En ce qui concerne la continuité du service public, le groupe d'experts présidé par M. Mandelkern, qui avait reçu pour mission de définir les conditions juridiques de mise en place d'un service minimum dans le secteur des transports, a rendu ses conclusions le 21 juillet dernier.
Il a ainsi préconisé le renforcement de la prévention des conflits, à l'instar du dispositif d'alarme sociale instauré à la RATP sous forme d'accords d'entreprise, l'amélioration de la prévisibilité des conséquences de la grève pour les usagers et l'attribution aux autorités organisatrices de transport - conseils régionaux, conseils généraux, communes et structures intercommunales - de la définition des priorités en cas de grève.

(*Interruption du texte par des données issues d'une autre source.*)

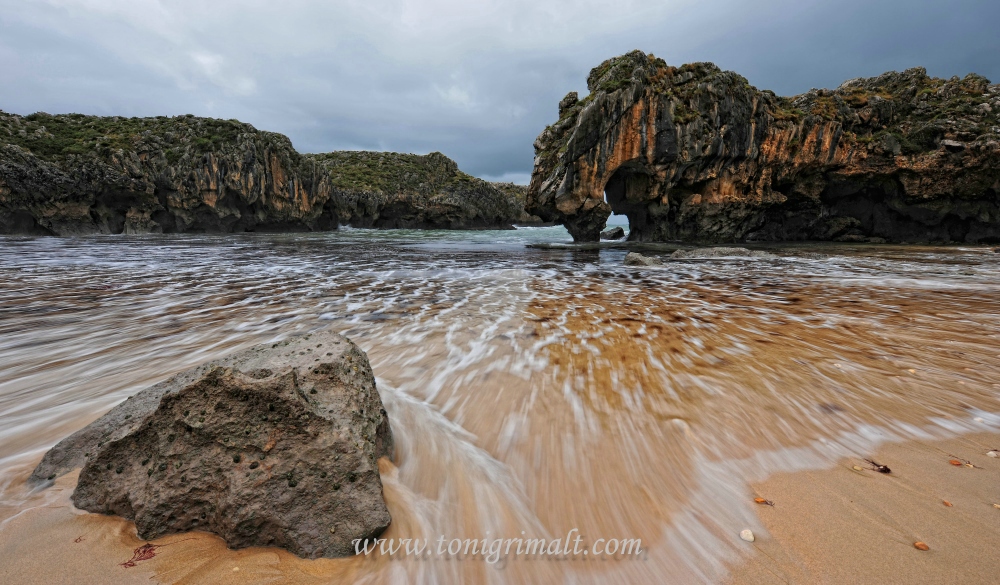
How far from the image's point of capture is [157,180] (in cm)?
4091

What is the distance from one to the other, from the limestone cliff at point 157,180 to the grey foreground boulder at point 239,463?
53.6 metres

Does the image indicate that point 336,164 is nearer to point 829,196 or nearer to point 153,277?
point 153,277

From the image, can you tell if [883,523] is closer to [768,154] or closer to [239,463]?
[239,463]

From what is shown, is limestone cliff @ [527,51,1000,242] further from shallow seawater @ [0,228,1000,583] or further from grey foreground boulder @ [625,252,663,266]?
shallow seawater @ [0,228,1000,583]

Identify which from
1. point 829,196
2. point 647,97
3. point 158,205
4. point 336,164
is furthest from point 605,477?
point 336,164

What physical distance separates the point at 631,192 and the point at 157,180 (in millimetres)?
51317

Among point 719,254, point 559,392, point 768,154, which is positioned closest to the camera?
point 559,392

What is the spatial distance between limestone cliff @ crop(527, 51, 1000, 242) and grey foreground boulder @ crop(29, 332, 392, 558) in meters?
23.6

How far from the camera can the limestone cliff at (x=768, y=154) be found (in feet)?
77.5

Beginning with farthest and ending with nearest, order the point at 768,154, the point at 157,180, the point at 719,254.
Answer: the point at 157,180
the point at 768,154
the point at 719,254

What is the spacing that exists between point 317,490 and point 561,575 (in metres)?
1.39

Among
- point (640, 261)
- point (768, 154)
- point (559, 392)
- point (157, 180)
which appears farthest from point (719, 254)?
point (157, 180)

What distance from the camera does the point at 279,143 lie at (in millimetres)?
50344

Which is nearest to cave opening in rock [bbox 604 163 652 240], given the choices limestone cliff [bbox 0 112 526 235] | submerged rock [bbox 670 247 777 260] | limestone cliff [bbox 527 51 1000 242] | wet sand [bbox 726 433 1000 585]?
limestone cliff [bbox 527 51 1000 242]
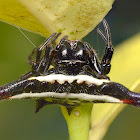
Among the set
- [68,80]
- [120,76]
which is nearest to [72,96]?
[68,80]

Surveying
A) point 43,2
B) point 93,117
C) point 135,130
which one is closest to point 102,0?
point 43,2

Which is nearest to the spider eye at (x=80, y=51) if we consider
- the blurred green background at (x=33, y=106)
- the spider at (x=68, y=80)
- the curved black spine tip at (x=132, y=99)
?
the spider at (x=68, y=80)

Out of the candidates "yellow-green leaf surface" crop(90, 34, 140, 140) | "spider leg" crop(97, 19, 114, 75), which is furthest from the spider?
"yellow-green leaf surface" crop(90, 34, 140, 140)

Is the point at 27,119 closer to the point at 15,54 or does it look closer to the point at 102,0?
the point at 15,54

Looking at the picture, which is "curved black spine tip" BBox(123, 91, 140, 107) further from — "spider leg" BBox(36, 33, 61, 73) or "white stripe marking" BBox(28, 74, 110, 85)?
"spider leg" BBox(36, 33, 61, 73)

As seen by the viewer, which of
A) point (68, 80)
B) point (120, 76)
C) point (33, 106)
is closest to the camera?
point (68, 80)

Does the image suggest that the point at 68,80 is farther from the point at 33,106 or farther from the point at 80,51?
the point at 33,106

Toutefois, je rejoins l'analyse du président de la commission des affaires économiques sur les lacunes des accords : la continuité des services publics ne peut être améliorée sans prise en compte de la prévisibilité du service les jours de grève et des garanties de service elles-mêmes.
Monsieur le ministre, afin de vous permettre de poursuivre votre politique de dialogue social, très prometteuse, je propose à mes collègues sénateurs de nous aligner sur la position de nos collègues députés et de rester sur notre réserve pendant six mois. Toutefois, et ce n'est pas une menace, ...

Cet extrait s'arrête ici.